And there's a difference between some hypocrite telling you that you need to be completely happy before anyone will love you and simply someone telling you that you need to love yourself so that you can more easily find a good relationship. These are also completely different things.

Just look at the facts.
If you're unhappy being alone, if you're 'dependent' on relationships, and if you are negative about your prospects, then how are you going to find someone who loves you for who you are? Are you really 'requiring' everyone you meet to look past the unhappiness, to look past the dependency issues, and to look past the negativity? That's a lot of pressure for someone with you just entered into a relationship. Isn't it?

You don't need to be 100% happy all the time, but you don't need to be unhappy all the time either.
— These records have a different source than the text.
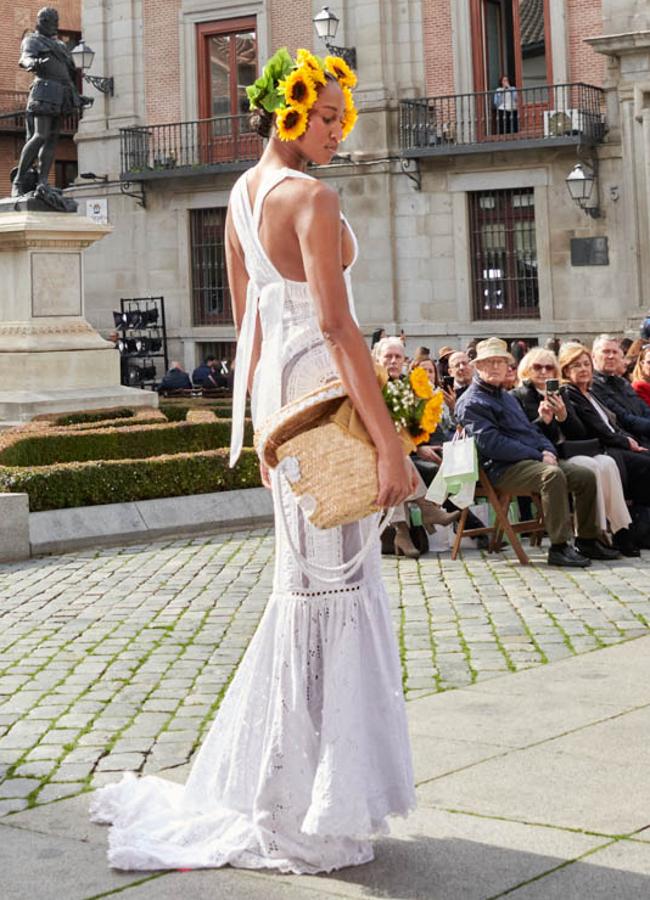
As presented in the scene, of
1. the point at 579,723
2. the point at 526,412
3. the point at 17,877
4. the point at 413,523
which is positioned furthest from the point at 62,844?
the point at 526,412

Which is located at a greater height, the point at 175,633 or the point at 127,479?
the point at 127,479

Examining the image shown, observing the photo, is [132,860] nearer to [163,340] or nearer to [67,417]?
[67,417]

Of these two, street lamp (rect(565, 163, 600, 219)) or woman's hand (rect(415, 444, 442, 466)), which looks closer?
woman's hand (rect(415, 444, 442, 466))

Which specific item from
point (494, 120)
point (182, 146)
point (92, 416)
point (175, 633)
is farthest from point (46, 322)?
point (182, 146)

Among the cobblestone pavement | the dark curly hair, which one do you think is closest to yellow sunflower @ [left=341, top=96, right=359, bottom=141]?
the dark curly hair

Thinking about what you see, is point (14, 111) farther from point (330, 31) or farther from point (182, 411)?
point (182, 411)

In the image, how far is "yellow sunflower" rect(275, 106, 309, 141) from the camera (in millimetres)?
4625

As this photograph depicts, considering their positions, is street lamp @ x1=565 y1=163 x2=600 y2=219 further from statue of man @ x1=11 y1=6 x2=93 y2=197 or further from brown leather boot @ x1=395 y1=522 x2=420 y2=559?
brown leather boot @ x1=395 y1=522 x2=420 y2=559

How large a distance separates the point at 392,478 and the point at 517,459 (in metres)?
6.70

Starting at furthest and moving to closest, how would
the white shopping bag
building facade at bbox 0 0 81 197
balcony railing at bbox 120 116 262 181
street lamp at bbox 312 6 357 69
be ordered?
building facade at bbox 0 0 81 197 < balcony railing at bbox 120 116 262 181 < street lamp at bbox 312 6 357 69 < the white shopping bag

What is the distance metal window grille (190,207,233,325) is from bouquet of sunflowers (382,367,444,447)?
96.3 ft

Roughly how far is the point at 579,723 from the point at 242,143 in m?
28.5

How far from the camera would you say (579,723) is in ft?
19.6

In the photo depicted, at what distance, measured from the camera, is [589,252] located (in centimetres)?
2942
The trick is just to love and accept yourself for who you are and to stay positive, ignoring the negative whenever possible.

I mean it's basic math.
Unhappy + negative = unappealing
Happy + positive = appealing

All I'm really suggesting to you is that you can choose and don't have to just go with the one that you've always gone with.
So there is just one simple question remaining: Which would you rather be?

Tiina63 said:
Loving and being loved are fundamental human needs and most of us need to express these needs in relation to others.
No offense, but that is quite wrong.
Being loved is a desire. If it were a "fundamental human need" then you could not possibly see things like monks living alone in the mountains and such. They do not really experience what it means to be loved, and they are fine with that. If it were fundamental to their humanity then this could literally never happen.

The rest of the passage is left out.